▶ [Requirement]: Transcribe the passage below on the fall of Jeff Zucker, from "1. The Fall" through "of misconduct? Covered!", inclusive.

▶ [Selected excerpt]:

1. The Fall of Jeff Zucker
The world is full of weird origin stories. Jeff Zucker’s is one of them.
Once upon a time, Zucker was the boy-wonder producer of a morning “news” show. He was to Matt and Katie what was Gelman was to Regis and Kathie Lee.1
And of this humble beginning, a media titan was born.
[T]he mystery shouldn't be why did Jeff Zucker's career die; it's why was it still alive to start with? This is the man who probably holds the record of screwing up in more ways and not just in more jobs, but in more different kinds of jobs than probably anyone in media history.
Running a movie studio into the ground? Check!
Destroying American democracy as a ratings stunt? Been there, done that.
Providing shelter to all manner of men accused of misconduct? Covered!
His career was the equivalent of a patient stricken with cancer, a heart attack and Ebola, who had also fallen out of an airplane. And then showed up for work the next morning.

▶ [Provided material]:

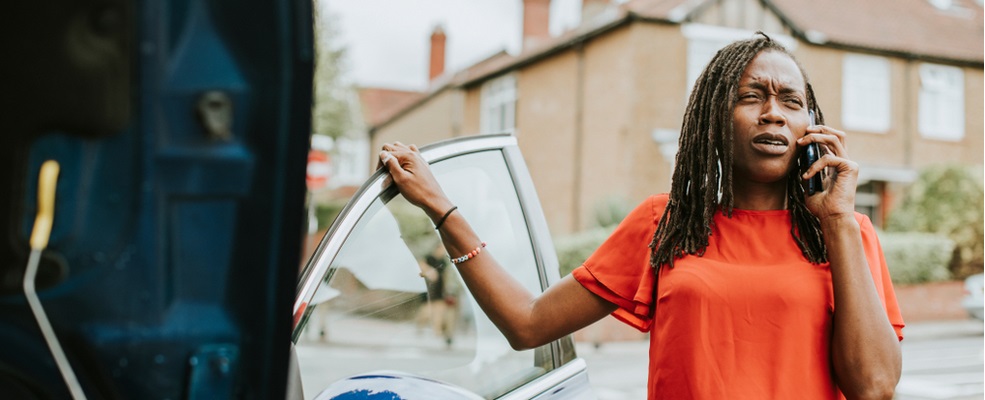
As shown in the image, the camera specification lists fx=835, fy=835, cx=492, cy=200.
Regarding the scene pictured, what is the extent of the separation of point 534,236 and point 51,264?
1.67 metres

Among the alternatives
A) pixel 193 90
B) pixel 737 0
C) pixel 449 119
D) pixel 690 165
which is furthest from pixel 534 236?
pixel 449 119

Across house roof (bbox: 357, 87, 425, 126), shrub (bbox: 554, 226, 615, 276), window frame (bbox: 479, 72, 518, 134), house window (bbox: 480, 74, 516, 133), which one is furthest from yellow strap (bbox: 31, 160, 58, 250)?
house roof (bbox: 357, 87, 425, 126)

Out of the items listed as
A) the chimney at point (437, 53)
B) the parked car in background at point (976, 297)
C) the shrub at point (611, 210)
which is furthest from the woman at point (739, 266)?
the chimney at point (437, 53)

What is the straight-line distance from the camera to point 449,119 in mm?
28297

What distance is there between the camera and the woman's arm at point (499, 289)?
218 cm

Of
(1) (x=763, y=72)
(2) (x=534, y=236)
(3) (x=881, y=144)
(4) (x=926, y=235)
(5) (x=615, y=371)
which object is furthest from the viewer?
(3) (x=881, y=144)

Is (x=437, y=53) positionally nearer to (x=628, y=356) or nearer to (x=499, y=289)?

▶ [Result for this task]:
1. The Fall of Jeff Zucker
The world is full of weird origin stories. Jeff Zucker’s is one of them.
Once upon a time, Zucker was the boy-wonder producer of a morning “news” show. He was to Matt and Katie what was Gelman was to Regis and Kathie Lee.1
And of this humble beginning, a media titan was born.
[T]he mystery shouldn't be why did Jeff Zucker's career die; it's why was it still alive to start with? This is the man who probably holds the record of screwing up in more ways and not just in more jobs, but in more different kinds of jobs than probably anyone in media history.
Running a movie studio into the ground? Check!
Destroying American democracy as a ratings stunt? Been there, done that.
Providing shelter to all manner of men accused of misconduct? Covered!